INSTRUCTION A: Can you put the records into a Markdown table with the columns n and Line, one numbered row per line and no blank lines, starting at the line that contains "In the picture, does" and ending at the last line of the records?

PASSAGE PROVIDED:

::::

The wind on the accident day was down the 25 runway and blowing hard, (perhaps 35-40 knots) and with my limited display experience at the time, it seemed to me that following a rapid 180 degree quick stop turn at about 200 feet, the heli commenced a slowish roll downwind. The aircraft appeared to run out of full control airspeed as it rolled through the inverted - commenced a descent and struck the surface at about a 90 degree angle of bank. The machine burst into flames on impact.
It was the year that the Farnborough fire team had a new improved fire machine on task. I know I was surprised when the team pulled up close to the fire but from a downwind position. From where I stood it was apparent that the stream of foam being directed from the gun was not penetrating the strong wind sufficiently to reach the burning heli, especially around the cockpit area.
I have always felt that had the foam reached the cabin area, the crew may well have survived subject to impact injuries.

::::

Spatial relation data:

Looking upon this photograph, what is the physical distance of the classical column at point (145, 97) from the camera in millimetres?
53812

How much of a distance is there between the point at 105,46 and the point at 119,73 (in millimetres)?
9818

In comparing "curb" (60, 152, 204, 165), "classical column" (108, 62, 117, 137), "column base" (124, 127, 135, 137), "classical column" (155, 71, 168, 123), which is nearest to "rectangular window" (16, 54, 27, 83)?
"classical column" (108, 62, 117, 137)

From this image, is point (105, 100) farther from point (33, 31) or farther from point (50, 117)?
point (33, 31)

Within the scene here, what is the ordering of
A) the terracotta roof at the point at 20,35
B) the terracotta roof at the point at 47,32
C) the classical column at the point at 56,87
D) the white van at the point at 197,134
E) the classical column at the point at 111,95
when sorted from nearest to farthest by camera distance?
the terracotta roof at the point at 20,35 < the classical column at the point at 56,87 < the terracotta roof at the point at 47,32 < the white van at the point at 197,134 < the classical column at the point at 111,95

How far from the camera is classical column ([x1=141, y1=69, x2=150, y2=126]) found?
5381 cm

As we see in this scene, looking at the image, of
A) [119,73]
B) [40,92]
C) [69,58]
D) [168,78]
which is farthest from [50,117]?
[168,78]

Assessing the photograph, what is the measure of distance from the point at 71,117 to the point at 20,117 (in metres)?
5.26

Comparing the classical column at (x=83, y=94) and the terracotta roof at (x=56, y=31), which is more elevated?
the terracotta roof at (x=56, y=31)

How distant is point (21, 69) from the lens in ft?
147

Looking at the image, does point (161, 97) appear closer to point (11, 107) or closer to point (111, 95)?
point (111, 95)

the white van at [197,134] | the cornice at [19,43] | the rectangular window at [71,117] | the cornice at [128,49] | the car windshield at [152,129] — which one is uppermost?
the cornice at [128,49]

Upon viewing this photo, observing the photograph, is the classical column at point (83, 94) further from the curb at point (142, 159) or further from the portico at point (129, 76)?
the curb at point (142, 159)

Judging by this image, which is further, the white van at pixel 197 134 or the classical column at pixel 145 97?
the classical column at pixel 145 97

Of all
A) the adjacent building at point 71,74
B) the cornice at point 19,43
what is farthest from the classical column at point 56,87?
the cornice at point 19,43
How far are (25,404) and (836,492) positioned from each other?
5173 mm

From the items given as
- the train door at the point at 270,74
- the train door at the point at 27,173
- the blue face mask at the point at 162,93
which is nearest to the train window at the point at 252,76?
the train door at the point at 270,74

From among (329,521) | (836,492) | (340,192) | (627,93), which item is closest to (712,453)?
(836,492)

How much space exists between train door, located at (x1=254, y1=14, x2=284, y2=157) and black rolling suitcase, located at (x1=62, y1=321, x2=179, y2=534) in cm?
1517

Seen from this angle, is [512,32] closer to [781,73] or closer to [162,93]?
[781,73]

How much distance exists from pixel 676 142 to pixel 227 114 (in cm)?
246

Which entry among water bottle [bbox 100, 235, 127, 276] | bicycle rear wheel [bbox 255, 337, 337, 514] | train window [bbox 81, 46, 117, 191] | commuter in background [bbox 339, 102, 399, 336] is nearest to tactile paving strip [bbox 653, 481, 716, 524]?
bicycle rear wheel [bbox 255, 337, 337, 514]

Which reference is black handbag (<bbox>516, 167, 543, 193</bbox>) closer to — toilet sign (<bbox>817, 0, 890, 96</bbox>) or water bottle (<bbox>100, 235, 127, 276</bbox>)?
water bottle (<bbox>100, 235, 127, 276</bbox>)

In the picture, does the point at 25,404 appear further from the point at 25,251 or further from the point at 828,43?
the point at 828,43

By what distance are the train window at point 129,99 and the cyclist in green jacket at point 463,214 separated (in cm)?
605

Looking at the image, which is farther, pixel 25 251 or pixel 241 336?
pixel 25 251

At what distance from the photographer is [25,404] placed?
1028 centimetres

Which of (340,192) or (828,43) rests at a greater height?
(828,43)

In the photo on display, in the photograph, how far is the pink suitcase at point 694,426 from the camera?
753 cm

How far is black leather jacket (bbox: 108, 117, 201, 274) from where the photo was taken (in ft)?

::::

INSTRUCTION B: Can you pull out the account of the helicopter crash in full, word for word?

FINAL ANSWER A:
| n | Line |
|---|---|
| 1 | In the picture, does the point at 25,404 appear further from the point at 25,251 or further from the point at 828,43? |
| 2 | the point at 828,43 |
| 3 | By what distance are the train window at point 129,99 and the cyclist in green jacket at point 463,214 separated (in cm)? |
| 4 | 605 |
| 5 | Looking at the image, which is farther, pixel 25 251 or pixel 241 336? |
| 6 | pixel 25 251 |
| 7 | At what distance from the photographer is [25,404] placed? |
| 8 | 1028 centimetres |
| 9 | Which of (340,192) or (828,43) rests at a greater height? |
| 10 | (828,43) |
| 11 | In the photo on display, in the photograph, how far is the pink suitcase at point 694,426 from the camera? |
| 12 | 753 cm |
| 13 | How far is black leather jacket (bbox: 108, 117, 201, 274) from where the photo was taken (in ft)? |

FINAL ANSWER B:
The wind on the accident day was down the 25 runway and blowing hard, (perhaps 35-40 knots) and with my limited display experience at the time, it seemed to me that following a rapid 180 degree quick stop turn at about 200 feet, the heli commenced a slowish roll downwind. The aircraft appeared to run out of full control airspeed as it rolled through the inverted - commenced a descent and struck the surface at about a 90 degree angle of bank. The machine burst into flames on impact.
It was the year that the Farnborough fire team had a new improved fire machine on task. I know I was surprised when the team pulled up close to the fire but from a downwind position. From where I stood it was apparent that the stream of foam being directed from the gun was not penetrating the strong wind sufficiently to reach the burning heli, especially around the cockpit area.
I have always felt that had the foam reached the cabin area, the crew may well have survived subject to impact injuries.